Considérant ce qui suit :
1. Mme B A a sollicité, le 8 février 2022, auprès de l'Office national des anciens combattants et victimes de guerre (ONACVG), le bénéfice d'aide sociale instaurée par le décret n° 2020-1320 du 28 décembre 2018 à destination des enfants d'anciens harkis, moghaznis et personnels des diverses formations supplétives de statut civil de droit local et assimilés. Par une décision du 3 février 2023, dont Mme A demande l'annulation, la directrice générale de l'Office national des anciens combattants et victimes de guerre a rejeté sa demande.
2. Aux termes de l'article premier du décret du 28 décembre 2018 susvisé, " Les enfants d'anciens harkis, moghaznis et personnels des diverses formations supplétives de statut civil de droit local et assimilés, qui ont séjourné pendant au moins quatre-vingt-dix jours dans un camp ou un hameau de forestage à la suite du rapatriement de leur famille sur le territoire national, et qui résident en France de manière stable et effective, peuvent demander, jusqu'au 31 décembre 2022, une aide de solidarité lorsque leurs ressources ne leur permettent pas de s'acquitter de dépenses ayant un caractère essentiel dans les domaines de la santé, du logement ou de la formation et de l'insertion professionnelle. / La liste des camps ou hameaux de forestage mentionnés au premier alinéa figure en annexe au présent décret. / Nul ne peut bénéficier de plus d'une aide au titre de chacun des trois domaines mentionnés au premier alinéa. Le montant de chaque aide, qui fait l'objet d'un seul versement, ne peut être révisé. " L'article 3 du même décret précise que " La décision d'attribution de l'aide est prise, dans la limite des crédits prévus à ce titre au budget de l'Office national des anciens combattants et victimes de guerre, par le directeur général de l'Office, après instruction du service départemental ou territorial compétent. / Pour attribuer l'aide et en déterminer le montant, le directeur général de l'Office national des anciens combattants et victimes de guerre prend en compte, d'une part, la durée de séjour du demandeur dans le camp ou le hameau de forestage et les conditions de scolarisation qu'il y a connues, d'autre part, l'ensemble des éléments de sa situation personnelle en ce qui concerne la composition de son foyer, le niveau de ses revenus et de ses charges, ainsi que la nature et le montant des dépenses mentionnées au premier alinéa de l'article 1er demeurant à sa charge après prise en compte, le cas échéant, des dispositifs de droit commun existants susceptibles de les couvrir. ".

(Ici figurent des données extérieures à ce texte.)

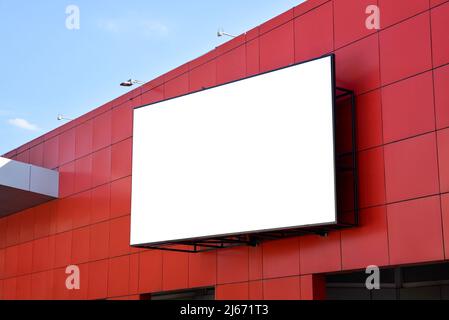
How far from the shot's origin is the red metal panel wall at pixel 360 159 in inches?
600

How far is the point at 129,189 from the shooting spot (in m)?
23.3

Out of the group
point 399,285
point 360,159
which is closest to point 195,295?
point 399,285

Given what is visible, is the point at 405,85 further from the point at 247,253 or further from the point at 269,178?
the point at 247,253

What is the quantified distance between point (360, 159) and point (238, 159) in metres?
3.06

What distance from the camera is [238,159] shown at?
18062 mm

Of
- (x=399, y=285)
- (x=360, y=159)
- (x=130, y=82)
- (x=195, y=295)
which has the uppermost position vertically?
(x=130, y=82)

3. Par une instruction n° 2019-01/ONACVG du 7 janvier 2019, l'ONACVG a défini les modalités de traitement des demandes au titre du dispositif institué par le décret du 28 décembre 2018 précité. L'instruction précise, d'une part, que ce dispositif est destiné à apporter une aide de solidarité à ses destinataires afin de prendre en charge des dépenses ayant un caractère essentiel et, d'autre part, que les services doivent apprécier la situation et le besoin des demandeurs en prenant en compte le temps cumulé des séjours dans des camps de forestage, les conditions de scolarisation dérogatoires de droit commun et la situation personnelle du demandeur.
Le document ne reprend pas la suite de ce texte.